• WHAT YOU HAVE TO DO: What lines of the data include the string "United"? Copy them all.

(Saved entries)
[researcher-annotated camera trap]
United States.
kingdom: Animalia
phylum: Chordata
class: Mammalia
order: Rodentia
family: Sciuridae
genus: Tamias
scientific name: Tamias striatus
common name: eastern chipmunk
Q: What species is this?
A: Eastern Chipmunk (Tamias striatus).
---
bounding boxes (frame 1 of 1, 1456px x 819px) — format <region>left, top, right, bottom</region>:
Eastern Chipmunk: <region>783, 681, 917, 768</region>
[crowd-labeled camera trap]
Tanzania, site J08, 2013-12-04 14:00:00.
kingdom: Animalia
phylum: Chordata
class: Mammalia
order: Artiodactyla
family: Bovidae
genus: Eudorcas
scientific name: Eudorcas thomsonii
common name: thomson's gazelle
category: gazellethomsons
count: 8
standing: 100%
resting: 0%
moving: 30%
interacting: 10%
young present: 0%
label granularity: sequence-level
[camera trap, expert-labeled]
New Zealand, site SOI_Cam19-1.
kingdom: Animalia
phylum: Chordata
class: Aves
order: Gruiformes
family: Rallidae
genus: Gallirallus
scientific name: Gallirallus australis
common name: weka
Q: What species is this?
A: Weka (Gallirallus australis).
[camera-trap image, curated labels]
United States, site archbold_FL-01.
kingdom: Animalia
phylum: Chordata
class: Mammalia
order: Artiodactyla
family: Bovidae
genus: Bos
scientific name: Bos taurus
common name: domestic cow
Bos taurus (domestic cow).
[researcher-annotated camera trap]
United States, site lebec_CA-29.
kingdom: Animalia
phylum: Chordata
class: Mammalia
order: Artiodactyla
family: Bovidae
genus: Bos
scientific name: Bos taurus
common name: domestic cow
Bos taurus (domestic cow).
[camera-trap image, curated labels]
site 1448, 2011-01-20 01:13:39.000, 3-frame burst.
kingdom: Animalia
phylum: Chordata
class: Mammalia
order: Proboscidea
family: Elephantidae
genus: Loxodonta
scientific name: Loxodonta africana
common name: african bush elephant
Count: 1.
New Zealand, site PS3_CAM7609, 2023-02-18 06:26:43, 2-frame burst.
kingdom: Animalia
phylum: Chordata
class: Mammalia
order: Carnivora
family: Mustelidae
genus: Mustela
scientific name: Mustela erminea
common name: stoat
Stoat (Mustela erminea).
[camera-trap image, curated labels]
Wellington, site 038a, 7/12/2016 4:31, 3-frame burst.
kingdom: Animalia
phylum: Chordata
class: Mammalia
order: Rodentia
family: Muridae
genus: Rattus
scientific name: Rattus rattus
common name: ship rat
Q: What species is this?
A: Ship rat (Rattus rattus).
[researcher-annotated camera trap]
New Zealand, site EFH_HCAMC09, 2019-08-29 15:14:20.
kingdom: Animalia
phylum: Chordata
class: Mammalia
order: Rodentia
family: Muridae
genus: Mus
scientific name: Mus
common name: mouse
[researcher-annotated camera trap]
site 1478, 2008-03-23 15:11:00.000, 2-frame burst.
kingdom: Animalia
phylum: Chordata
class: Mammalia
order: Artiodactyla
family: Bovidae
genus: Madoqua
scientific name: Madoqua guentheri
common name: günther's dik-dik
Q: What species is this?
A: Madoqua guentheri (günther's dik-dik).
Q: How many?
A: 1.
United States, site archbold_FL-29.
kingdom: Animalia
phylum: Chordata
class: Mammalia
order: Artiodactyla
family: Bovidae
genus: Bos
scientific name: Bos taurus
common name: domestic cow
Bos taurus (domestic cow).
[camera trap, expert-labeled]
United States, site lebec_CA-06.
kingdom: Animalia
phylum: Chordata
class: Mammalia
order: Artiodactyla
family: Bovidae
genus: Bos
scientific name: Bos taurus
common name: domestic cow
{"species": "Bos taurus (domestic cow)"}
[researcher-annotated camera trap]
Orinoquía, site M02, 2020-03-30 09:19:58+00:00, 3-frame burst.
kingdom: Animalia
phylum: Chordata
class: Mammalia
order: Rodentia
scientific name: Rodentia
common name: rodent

• REPLY TO THE TASK:
United States.
United States, site archbold_FL-01.
United States, site lebec_CA-29.
United States, site archbold_FL-29.
United States, site lebec_CA-06.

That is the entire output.